Washington a également inscrit vendredi l'Iran sur sa liste noire de pays pratiquant "des détentions injustifiées", et appelé les ressortissants américains s'y trouvant à "partir immédiatement".

Dans le centre de Téhéran, tout en disant préférer éviter la guerre et souhaiter la levée des sanctions internationales qui asphyxient l'économie iranienne, Hamid Beiranvand, un employé de 42 ans, affirme qu'"il ne faut faire aucune concession" aux Américains.

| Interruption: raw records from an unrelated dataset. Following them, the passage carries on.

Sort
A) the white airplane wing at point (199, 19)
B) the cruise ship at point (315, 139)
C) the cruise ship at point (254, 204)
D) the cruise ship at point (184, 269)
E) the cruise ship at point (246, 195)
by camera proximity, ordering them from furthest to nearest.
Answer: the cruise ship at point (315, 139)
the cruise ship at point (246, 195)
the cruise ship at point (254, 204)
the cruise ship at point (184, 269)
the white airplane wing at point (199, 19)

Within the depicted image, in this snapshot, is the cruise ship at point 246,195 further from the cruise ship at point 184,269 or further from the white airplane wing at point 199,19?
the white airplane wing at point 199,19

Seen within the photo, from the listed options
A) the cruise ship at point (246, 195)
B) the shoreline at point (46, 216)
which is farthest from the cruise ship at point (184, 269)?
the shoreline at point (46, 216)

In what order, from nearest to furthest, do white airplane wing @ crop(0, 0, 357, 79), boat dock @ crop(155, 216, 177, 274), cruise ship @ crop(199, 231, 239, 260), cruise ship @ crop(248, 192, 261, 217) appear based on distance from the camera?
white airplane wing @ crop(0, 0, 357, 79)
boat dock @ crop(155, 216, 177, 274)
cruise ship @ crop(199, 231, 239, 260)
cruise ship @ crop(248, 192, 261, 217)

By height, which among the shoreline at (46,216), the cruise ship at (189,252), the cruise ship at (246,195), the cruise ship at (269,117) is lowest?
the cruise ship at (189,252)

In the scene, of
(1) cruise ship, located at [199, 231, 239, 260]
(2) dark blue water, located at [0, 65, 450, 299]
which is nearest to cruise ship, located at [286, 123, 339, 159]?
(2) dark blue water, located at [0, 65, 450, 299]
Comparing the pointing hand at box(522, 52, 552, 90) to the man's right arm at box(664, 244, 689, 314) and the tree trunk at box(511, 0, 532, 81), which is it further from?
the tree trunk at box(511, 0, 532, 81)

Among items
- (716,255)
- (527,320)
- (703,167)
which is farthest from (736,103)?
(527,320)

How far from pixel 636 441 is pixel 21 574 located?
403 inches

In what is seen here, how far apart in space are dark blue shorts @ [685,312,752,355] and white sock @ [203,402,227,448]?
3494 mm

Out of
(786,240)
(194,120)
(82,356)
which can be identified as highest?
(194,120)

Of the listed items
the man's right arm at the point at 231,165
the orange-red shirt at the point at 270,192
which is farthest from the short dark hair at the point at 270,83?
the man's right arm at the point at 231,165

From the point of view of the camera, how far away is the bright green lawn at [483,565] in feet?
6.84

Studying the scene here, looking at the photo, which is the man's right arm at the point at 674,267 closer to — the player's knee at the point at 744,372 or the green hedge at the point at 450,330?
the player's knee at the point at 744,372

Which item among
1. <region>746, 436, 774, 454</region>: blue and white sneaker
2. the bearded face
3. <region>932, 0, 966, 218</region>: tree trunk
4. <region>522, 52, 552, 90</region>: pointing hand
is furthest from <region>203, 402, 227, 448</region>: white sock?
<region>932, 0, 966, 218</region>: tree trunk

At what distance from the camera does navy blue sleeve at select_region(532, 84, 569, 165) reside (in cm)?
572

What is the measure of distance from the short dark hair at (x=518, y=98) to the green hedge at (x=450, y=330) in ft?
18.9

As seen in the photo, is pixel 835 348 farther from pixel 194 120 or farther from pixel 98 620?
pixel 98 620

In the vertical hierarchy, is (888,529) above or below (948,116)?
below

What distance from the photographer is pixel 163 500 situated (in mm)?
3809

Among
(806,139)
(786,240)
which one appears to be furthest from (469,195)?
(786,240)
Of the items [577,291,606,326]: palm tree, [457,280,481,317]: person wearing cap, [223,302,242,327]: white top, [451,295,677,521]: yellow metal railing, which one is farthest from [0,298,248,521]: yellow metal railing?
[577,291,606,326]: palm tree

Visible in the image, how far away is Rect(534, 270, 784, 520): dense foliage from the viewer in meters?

Accusant Téhéran - qui dément - de vouloir se doter de la bombe atomique, les Etats-Unis insistent pour une interdiction totale d'enrichissement d'uranium, tandis que l'Iran défend son droit au nucléaire civil.

Washington veut aussi limiter le programme balistique iranien, une question que Téhéran refuse d'aborder.

Le chef de la diplomatie iranienne Abbas Araghchi a appelé vendredi les Etats-Unis à éviter "toute exigence excessive", tempérant l'optimisme qu'il avait affiché la veille à l'issue des pourparlers.

- Risque d'aggravation "rapide" -

Le Haut-Commissaire aux droits de l'Homme de l'ONU, Volker Türk, s'est dit "extrêmement inquiet du risque d'escalade militaire régionale".

Le Royaume-Uni et le Canada ont dit retirer une partie de leur personnel diplomatique de Tel-Aviv, le centre économique d'Israël où la plupart des pays ont leur ambassade, par mesure de précaution.

Pékin et Ottawa ont tous deux appelé leurs ressortissants à évacuer l'Iran, tandis que Londres a retiré le personnel de son ambassade à Téhéran.

Le ministre iranien Abbas Araghchi s'était prévalu jeudi de "très bons progrès" dans les discussions avec les Etats-Unis.

Une prochaine session doit se tenir "très bientôt", après des discussions "entre équipes techniques" lundi à Vienne en Autriche, assistées "d'experts" de l'Agence internationale de l'énergie atomique (AIEA), avait-il ajouté.

"La paix est à portée de main", a même assuré vendredi sur X l'Omanais Badr Busaidi, disant s'être entretenu à Washington avec le vice-président JD Vance.

Donald Trump avait lancé le 19 février un ultimatum de "10 à 15 jours" pour décider si un accord était possible ou s'il allait recourir à la force.

Les deux pays avaient repris des pourparlers l'année dernière, interrompus par la guerre israélo-iranienne de 12 jours en juin à laquelle Washington s'était brièvement joint.

Les nouvelles tensions sont apparues après la répression dans le sang, en janvier, d'un vaste mouvement de contestation d'Iraniens, auxquels Donald Trump avait promis de venir "en aide".